Example: Suppose R was the strings {aab, aaab, aaaba, aaaa}

Then the longest w we could choose that is a subsequence of everything in R wold be “aa”.  Notice that if we add “ba” to R, then the longest w we can make is length 1 (the string “a” or the string “b”)

Reduction: The paper by Maier uses VC.  (This is the “LCS” problem in the paper).  So we start with a graph G = (V,E)  and a K.  Our alphabet Σ has one character for each vertex in V.  R will consist of |E|+1 strings, based on a “template string” T consisting of the characters for all of the vertices in V, in some order. The first string in R is T itself.  Then, each edge (u,v) gets a string: Two copies of T concatenated.  The first copy has u removed, the second one has v removed.  Set K’ to |V|-K.

Suppose G has a VC, call it V’.  Then take T and remove all of the vertices in V’ from it.  This remaining string will be called T’ and is of size |V|-K.  We will show that T’ is a subsequence of each string in R.  It’s pretty clearly a substring of T.

Each other string in R is built from some edge (u,v) in E.  So either u or v is in V’.  So u will be missing from T’, and u will be missing from the first copy of T in the string in R, so T’ is a substring of that first copy.  Similarly, if v is in V’, then T’ is a substring of the second copy of T.

If we find a string T’ of size K’, then first notice that for each string in R made from an edge (u,v), T’ can’t have both u and v.  The reason is that if (say) u comes before v in T, then in the string in R, u will be missing in the first half of that string, and v will be missing in the second half.  So the occurrence of v will come first in the string and the occurrence of u will come second, so they will be “swapped”.

It’s much easier to see with an example.  Suppose we have 5 vertices, and T = 12345.  If we have the edge (2,4), then the string in R is 13451235.  T’ can’t contain 24 in that order, because the 4 comes before the 2 in the string.

So this means that if we let V’ be the vertices in V that are not in T’, we have K vertices and at least one of the characters corresponding to that vertex is in each string in R, and so at least one vertex from V’ is in each edge in E.  This forms a vertex cover of V.

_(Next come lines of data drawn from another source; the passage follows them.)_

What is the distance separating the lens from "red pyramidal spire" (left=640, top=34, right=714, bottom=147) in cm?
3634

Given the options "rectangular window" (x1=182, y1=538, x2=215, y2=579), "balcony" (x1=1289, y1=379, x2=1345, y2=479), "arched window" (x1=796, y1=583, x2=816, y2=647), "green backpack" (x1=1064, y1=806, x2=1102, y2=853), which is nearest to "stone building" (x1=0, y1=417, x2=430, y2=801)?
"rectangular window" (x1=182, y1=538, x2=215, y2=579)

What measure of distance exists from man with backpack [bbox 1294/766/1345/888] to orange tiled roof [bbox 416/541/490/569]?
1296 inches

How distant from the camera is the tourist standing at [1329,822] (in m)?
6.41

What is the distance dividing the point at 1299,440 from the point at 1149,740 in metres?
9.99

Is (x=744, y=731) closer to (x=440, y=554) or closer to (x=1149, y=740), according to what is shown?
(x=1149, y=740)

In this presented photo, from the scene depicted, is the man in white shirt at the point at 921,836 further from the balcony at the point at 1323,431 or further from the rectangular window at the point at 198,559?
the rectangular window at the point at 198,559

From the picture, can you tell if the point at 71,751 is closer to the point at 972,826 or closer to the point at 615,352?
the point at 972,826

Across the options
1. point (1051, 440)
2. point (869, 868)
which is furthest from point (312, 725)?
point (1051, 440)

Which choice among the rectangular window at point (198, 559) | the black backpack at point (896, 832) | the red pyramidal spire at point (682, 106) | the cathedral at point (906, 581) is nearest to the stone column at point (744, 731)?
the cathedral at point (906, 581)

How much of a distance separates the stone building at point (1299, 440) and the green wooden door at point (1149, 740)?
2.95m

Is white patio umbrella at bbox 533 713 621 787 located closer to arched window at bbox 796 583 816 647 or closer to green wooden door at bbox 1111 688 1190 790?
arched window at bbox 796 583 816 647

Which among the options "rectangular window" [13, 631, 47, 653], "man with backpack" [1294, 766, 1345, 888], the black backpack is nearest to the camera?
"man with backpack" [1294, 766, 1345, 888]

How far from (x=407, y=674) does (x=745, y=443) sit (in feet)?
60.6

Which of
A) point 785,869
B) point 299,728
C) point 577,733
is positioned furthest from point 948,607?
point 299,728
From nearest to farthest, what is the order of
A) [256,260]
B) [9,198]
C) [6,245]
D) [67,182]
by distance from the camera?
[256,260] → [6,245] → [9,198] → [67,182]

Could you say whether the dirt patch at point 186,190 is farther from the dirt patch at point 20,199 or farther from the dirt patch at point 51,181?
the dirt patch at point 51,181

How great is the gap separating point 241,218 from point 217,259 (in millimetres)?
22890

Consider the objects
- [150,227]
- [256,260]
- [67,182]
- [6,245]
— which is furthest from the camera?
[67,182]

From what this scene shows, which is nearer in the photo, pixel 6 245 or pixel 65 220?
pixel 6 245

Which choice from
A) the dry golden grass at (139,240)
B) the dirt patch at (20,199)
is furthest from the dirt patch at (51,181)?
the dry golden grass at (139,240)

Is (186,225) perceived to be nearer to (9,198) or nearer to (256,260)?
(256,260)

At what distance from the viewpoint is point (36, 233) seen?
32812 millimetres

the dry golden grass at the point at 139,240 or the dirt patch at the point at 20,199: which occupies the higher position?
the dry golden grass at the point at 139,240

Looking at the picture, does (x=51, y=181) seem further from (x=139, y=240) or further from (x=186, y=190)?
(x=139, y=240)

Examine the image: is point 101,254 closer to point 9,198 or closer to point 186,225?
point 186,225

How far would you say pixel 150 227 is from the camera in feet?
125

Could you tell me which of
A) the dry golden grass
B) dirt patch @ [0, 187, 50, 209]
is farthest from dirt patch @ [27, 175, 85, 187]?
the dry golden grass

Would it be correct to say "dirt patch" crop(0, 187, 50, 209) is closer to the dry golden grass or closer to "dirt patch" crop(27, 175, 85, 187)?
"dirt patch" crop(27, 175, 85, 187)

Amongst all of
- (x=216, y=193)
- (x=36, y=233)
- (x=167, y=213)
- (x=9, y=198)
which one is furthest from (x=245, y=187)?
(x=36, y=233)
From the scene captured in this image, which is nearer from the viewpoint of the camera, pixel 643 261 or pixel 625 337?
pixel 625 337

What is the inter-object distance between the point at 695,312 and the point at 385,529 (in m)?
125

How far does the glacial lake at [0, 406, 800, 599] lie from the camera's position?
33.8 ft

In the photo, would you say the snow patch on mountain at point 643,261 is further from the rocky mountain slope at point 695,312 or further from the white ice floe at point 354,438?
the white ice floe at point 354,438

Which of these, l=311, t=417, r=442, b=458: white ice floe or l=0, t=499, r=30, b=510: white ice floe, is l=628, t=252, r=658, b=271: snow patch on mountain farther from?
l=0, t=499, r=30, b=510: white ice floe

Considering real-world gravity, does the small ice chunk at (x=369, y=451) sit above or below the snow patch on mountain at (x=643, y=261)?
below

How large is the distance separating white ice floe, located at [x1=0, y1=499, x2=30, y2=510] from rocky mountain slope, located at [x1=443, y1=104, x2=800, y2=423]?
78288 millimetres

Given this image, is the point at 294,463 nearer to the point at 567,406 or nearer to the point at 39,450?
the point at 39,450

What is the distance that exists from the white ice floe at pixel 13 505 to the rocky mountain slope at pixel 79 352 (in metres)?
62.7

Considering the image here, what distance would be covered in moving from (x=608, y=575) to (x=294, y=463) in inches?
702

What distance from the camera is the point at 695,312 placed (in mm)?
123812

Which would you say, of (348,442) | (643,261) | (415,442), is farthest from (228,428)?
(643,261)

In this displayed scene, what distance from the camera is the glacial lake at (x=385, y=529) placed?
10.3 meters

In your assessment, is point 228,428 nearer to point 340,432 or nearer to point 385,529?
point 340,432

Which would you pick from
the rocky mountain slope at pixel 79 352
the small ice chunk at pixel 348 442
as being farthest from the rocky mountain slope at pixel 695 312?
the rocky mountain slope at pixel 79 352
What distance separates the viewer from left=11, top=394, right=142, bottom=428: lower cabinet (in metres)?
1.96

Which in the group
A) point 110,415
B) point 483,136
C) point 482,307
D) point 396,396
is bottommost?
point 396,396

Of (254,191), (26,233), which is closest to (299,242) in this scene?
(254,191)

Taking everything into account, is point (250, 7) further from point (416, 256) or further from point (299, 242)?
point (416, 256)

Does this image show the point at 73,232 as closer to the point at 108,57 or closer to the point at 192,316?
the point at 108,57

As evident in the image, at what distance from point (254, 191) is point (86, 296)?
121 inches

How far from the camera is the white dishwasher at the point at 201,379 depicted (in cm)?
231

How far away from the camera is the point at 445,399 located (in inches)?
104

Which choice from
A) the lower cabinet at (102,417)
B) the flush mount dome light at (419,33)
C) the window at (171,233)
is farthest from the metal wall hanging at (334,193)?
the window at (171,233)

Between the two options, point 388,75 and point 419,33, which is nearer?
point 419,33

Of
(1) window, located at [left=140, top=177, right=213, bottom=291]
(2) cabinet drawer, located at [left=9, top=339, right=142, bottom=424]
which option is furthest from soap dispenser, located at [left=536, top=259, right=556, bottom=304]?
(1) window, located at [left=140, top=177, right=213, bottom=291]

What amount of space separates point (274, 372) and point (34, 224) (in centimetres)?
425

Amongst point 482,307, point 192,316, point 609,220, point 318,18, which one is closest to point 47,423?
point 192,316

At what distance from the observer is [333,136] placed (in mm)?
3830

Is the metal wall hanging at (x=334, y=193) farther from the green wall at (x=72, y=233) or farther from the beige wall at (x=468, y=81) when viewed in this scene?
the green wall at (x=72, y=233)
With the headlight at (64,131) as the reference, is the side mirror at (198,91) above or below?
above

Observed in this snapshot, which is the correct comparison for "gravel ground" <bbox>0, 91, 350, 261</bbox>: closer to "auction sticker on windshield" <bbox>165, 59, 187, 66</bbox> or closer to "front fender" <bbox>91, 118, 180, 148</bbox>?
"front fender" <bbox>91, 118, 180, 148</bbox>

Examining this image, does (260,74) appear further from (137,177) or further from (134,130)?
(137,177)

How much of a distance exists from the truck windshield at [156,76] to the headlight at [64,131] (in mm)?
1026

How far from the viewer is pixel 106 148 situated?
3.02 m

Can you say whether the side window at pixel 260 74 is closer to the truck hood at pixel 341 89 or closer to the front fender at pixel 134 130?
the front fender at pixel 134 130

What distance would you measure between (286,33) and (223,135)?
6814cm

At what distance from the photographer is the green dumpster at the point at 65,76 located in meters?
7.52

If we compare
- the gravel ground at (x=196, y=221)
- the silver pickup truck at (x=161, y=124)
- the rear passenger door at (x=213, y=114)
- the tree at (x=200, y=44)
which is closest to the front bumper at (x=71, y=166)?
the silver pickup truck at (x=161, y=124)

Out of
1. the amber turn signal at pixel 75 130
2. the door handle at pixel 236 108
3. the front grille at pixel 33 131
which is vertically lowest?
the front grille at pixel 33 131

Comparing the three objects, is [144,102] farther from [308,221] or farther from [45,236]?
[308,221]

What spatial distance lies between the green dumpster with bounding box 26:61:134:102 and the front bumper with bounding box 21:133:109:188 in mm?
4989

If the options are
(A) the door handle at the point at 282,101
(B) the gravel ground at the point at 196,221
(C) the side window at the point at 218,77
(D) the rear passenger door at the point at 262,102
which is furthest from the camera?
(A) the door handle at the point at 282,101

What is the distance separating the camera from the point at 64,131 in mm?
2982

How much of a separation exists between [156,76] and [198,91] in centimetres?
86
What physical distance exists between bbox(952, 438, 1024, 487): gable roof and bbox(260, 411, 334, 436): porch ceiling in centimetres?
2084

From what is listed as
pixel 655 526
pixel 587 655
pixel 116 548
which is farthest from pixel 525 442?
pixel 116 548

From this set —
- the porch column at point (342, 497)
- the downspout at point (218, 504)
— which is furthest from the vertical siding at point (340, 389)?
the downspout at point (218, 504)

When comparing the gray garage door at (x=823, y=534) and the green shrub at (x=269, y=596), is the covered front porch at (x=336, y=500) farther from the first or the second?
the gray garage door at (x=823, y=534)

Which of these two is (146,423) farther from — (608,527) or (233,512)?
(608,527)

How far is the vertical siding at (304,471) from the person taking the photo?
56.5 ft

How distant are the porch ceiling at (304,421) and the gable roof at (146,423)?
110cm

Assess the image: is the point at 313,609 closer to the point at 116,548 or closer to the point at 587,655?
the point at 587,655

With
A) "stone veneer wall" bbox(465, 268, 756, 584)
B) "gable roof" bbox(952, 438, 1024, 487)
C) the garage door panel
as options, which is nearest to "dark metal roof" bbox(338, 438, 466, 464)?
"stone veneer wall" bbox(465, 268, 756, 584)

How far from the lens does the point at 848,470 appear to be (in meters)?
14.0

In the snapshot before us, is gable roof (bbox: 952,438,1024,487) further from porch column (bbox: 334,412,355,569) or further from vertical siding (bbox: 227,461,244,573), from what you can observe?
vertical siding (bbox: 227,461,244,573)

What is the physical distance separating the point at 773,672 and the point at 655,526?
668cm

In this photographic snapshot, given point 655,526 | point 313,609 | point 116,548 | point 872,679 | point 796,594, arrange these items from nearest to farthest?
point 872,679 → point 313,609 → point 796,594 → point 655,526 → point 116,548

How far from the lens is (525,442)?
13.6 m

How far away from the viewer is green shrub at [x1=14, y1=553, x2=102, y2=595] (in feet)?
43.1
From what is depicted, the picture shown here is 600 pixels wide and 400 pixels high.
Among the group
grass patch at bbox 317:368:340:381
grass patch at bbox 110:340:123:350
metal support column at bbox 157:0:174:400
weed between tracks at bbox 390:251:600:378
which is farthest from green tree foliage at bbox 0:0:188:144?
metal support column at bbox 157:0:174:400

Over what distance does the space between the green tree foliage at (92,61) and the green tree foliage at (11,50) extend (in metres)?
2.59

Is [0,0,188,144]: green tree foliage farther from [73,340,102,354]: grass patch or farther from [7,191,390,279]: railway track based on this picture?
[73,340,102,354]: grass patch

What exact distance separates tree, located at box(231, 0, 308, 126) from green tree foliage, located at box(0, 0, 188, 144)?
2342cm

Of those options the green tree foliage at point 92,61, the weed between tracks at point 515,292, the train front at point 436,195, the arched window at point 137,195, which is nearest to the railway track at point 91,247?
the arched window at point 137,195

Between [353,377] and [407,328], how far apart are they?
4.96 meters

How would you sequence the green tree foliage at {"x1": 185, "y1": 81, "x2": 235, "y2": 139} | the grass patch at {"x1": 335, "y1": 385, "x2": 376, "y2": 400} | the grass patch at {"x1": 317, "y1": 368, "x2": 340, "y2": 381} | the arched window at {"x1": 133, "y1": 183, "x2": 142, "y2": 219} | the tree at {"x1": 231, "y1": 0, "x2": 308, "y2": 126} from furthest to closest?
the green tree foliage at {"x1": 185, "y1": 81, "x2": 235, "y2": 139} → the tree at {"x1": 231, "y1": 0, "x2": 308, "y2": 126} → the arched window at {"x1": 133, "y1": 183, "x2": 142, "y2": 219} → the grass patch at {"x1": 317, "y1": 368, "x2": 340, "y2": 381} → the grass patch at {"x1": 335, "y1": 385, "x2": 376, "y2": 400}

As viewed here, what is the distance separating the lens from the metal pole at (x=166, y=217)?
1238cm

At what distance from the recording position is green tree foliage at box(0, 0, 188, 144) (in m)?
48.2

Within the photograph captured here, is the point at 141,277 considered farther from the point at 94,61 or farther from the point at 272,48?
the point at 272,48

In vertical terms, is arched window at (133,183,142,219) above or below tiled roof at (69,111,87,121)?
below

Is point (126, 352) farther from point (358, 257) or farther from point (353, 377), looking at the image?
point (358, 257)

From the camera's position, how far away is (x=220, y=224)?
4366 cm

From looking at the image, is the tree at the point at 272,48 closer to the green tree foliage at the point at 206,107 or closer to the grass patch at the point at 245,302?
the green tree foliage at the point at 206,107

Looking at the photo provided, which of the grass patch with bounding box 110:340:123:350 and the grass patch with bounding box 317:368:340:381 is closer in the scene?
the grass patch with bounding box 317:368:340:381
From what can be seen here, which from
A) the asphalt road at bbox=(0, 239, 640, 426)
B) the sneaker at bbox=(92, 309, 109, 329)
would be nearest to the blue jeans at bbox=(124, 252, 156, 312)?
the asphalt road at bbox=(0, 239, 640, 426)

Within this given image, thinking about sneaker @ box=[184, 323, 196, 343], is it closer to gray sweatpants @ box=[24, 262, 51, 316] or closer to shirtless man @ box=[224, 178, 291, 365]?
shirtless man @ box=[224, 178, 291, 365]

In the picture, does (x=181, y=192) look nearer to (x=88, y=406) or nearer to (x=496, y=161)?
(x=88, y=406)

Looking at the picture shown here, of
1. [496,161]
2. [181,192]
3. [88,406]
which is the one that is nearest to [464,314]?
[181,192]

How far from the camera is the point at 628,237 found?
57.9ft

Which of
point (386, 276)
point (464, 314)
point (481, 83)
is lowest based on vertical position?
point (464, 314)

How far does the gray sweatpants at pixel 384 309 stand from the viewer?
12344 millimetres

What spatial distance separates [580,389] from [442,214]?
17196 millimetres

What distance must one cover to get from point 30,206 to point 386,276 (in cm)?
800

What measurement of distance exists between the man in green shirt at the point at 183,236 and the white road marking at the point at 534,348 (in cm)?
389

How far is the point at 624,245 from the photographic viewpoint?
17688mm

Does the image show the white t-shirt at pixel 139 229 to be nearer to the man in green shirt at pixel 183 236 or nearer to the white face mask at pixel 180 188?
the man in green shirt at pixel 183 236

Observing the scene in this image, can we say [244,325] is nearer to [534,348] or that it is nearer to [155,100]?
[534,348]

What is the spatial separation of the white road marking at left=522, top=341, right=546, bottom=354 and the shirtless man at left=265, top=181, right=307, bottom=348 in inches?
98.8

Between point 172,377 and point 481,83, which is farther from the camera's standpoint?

Difficulty: 5.  I may have downgraded this difficulty after seeing the much harder SR8 and SR9, but I do think that it is pretty straightforward.

Capacity Assignment

This problem is from the same “unpublished manuscript” as last week’s.

The problem: Capacity Assignment.  This is problem SR7 in the appendix.

The description: Given a set C of “communication links”, and set M of positive capacities.  Each pair of a link c and a capacity m also has a cost function g(c,m) and delay penalty d(c,m) that has the following properties:

  • If i < j ∈ M, then g(c,i) ≤ g(c,j)
  • If i < j ∈ M, then d(c,i) ≥ d(c,j)

We’re also given positive integers K and J.  The problem is: Can we assign a capacity to each link such that the total g cost of all of our assignments is ≤ K and the total d cost of all of our assignments is ≤ J?

Example: There’s a lot to parse in that problem description.  The first thing to notice is that the set of links C doesn’t necessarily have to link anything together (it’s not like it has to apply to an underlying graph).  So we can just give them names:

C={a,b,c,d,e}

Next, there is no reason why the set of capacities has to be assigned as a bijection to C- the set M could be a different size entirely than the size of C:

M={1,2}

The cost function has to have the property that if we assign a 2 to a link, it has to cost as least as much as assigning 1 to the link:

g(c,1) = 3 for all c

g(c,2) = 4 for all c

The delay function has to have the property that if we assign a higher capacity to a link, the delay can’t be larger than assigning a lower capacity:

d(c,1) = 6 for all c

d(c,2) = 5 for all c

In this case, if we assign the capacity of 1 to all links, we get a total cost of 15 and a total delay of 30.  If we assign the capacity of 2 to all links, we get a total cost of 20 and a total delay of 25.     If we have K = 18, and J = 27, we can achieve that by setting 2 links to have capacity 1 and 3 links to have capacity 2.

The reduction: The example above is pretty close to how the reduction will work.  We will reduce from Sum of Subsets, so we start with a set S of integers and a target B.   Our set C will have one element for each element in S.  Our set M will be {1,2}.  Assigning a capacity of 1 will imply we don’t want to take this element in S’, and assigning a capacity of 2 will imply that we do.  (This makes more sense if I can use the set {0,1} for M, but the problem description says the elements of M have to be positive)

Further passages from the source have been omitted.